> [SOURCE DOCUMENT]:
== Segment start ==

Internal and external sins must be attacked. Hardened hearts must be softened. Matthew Henry says our hearts must be leveled by divine grace.⁠2 We see this in two ways:

  1. Those cast down into despair and condemnation are lifted up.
  2. The self-righteous are humbled.

We should be humbled, but not condemned. Whether you are filled with pride, or in the depths of despair, you need to hear the voice calling you out of that frame of spirit. The state of preparedness is one of faith and hope.

I’m currently rereading Unbroken by Laura Hillenbrand (author of Seabiscuit). Its subtitle is “A World War II Story of Survival, Resilience, and Redemption.” We read about the life of Louie Zamperini. His running in the olympics, his entering the war, being shot down, escaping sharks only to be captured, tortured, and finally returned home. It is a remarkable story. He survived some of the most horrendous POW experiences and suffered torment many years after his release.

Four years after the war ended Louie found his way to a Billy Graham crusade (one of the first really successful crusades Graham put on). He heard Graham speaking of the judgment of God. Even those who think they are “pretty good” people will hear God say, “Depart from me.” Louie’s response was one of self-righteous rage, “I’m a good person.” He left during the call to repentance, but his wife convinced him to go and listen to him again the following evening. As Graham once again got to the call at the end of his sermon Louie stood to leave.

Hillenbrand writes, “Louie pushed past the congregants in his row, charging for the exit. His mind was tumbling. He felt enraged, violent, on the edge of explosion. He wanted to hit someone. As he reached the aisle, he stopped. Cynthia, the rows of bowed heads, the sawdust underfoot, the tent around him, all disappeared. A memory long beaten back, the memory from which he had run the evening before, was upon him. Louie was on the raft. There was gentle Phil crumpled up before him, Mac’s breathing skeleton, endless ocean stretching away in every direction, the sun lying over them, the cunning bodies of the sharks, waiting, circling. He was a body on a raft, dying of thirst. He felt words whisper from his swollen lips. It was a promise thrown at heaven, a promise he had not kept, a promise he had allowed himself to forget until just this instant: If you will save me, I will serve you forever. And then, standing under a circus tent on a clear night in downtown Los Angeles, Louie felt rain falling. It was the last flashback he would ever have. Louie let go of Cynthia and turned toward Graham. He felt supremely alive. He began walking.”⁠3

That’s how repentance begins. It is listening to the call and responding in faith. Louie went home, and gave up his many vices. His anger turned to joy. His rage became peace. Louie’s nightmares vanished and when he had the opportunity to meet some of his old guards when he was a POW, he was able to forgive them. His life was completely transformed. He was a new creation!

== Segment end ==

> [DATA SECTION]:
== Segment start ==

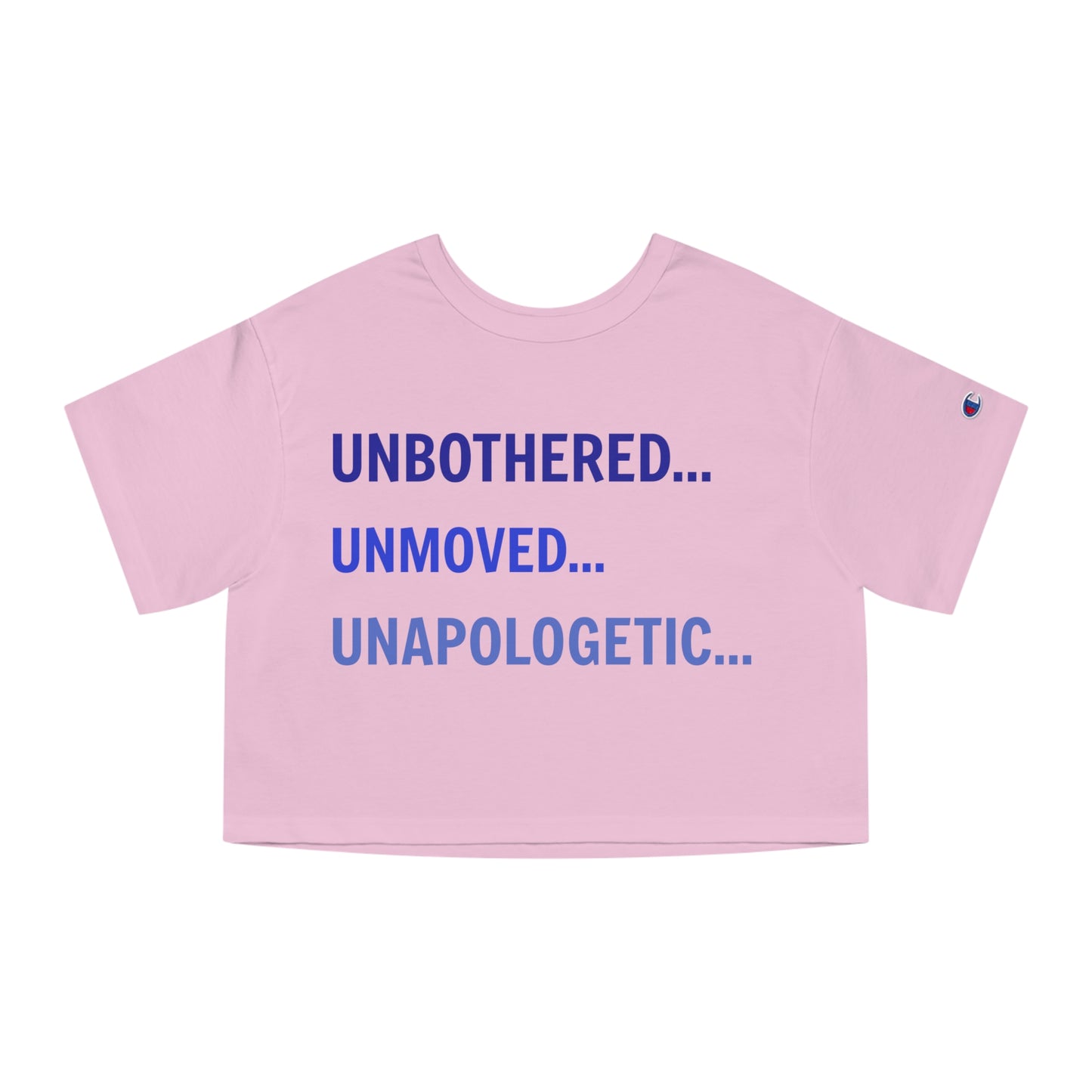 Unbothered Women's Cropped Tee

== Segment end ==

> [PROMPT A]: Sum up the passage on repentance in two sentences.
> [PROMPT B]: Reproduce the passage on repentance word for word, everything from "We should be" down to "faith and hope.".

> [SOLUTION A]: The passage says hardened hearts must be leveled by divine grace, so that those in despair are lifted up and the self-righteous are humbled, leaving a state of faith and hope. It illustrates this with Louie Zamperini, who first answered a Billy Graham sermon with self-righteous rage, then remembered the promise he had made on the raft and turned toward Graham, after which he gave up his vices, lost his nightmares and forgave his old guards.

> [SOLUTION B]:
We should be humbled, but not condemned. Whether you are filled with pride, or in the depths of despair, you need to hear the voice calling you out of that frame of spirit. The state of preparedness is one of faith and hope.